(PASSAGE PROVIDED)

↓

Adam Elliott blogs about movies, cinema life and other goofy things.
Movie Review: Sucker Punch
by adammoviereviews,posted Mar 25 2011 12:13PM
Rated PG-13 – 2h
I would consider it a great accomplishment to tie together a coherent film noir about mental institutions, sword play, epic battle scenes, dragons, robots, samurai warriors, World War II steam-powered automatons, debauchery, corruption and battle ready young women who love to show off their midriffs. The thing is, trying to throw in all those ideas into one film makes it very incoherent.
I’m still not exactly sure what the title means, but bear with me as I try to describe this jumbled mess.
A young woman is accused of accidentally killing her younger sister and is sent to a 1950’s style mental hospital. While there, she introverts into a fantasy world where the goal to escaping an oppressive pimp who make them wear lingerie 24-7 and dance for money. Somehow freeing herself in the fantasy world is also supposed to free her physical self from the mental hospital.

↑

(WORK ORDER 1) In the Sucker Punch review, list every non-human creature or machine named among the ideas the film throws together.
(WORK ORDER 2) Repeat the Sucker Punch review word for word from "I’m still not" to "the mental hospital.".
(WORK ORDER 3) According to the Sucker Punch review, what is the young woman accused of before she is sent to the mental hospital?

(DATA SUPPLIED)
↓

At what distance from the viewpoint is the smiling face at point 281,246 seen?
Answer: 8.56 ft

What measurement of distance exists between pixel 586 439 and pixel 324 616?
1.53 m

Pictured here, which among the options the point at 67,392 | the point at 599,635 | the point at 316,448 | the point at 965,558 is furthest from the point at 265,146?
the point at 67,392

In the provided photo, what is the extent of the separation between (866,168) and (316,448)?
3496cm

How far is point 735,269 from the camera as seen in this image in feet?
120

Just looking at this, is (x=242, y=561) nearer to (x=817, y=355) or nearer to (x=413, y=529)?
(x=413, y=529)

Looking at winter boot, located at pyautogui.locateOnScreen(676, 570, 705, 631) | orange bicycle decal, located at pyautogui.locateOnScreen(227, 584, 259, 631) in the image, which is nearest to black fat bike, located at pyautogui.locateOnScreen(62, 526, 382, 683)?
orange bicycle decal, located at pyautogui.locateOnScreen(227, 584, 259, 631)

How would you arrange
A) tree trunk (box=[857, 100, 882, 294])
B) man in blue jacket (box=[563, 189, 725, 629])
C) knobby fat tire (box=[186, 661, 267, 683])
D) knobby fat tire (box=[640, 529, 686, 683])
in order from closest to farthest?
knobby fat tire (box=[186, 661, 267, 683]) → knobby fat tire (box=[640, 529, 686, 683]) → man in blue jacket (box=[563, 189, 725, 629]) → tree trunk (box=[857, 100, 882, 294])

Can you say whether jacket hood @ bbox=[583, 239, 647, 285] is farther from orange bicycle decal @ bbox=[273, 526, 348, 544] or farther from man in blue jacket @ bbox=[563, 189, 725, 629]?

↑
↓

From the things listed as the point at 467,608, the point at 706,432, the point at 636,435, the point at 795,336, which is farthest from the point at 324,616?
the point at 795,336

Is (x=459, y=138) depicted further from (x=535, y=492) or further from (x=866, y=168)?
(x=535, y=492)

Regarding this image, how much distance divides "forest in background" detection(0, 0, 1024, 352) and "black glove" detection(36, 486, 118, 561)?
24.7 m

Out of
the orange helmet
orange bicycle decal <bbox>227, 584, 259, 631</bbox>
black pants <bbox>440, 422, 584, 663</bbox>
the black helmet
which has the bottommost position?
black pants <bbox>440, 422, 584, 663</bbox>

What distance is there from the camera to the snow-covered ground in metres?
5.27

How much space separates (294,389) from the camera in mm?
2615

↑

(TASK RESPONSE 1) dragons, robots, World War II steam-powered automatons

(TASK RESPONSE 2)
I’m still not exactly sure what the title means, but bear with me as I try to describe this jumbled mess.
A young woman is accused of accidentally killing her younger sister and is sent to a 1950’s style mental hospital. While there, she introverts into a fantasy world where the goal to escaping an oppressive pimp who make them wear lingerie 24-7 and dance for money. Somehow freeing herself in the fantasy world is also supposed to free her physical self from the mental hospital.

(TASK RESPONSE 3) Accidentally killing her younger sister.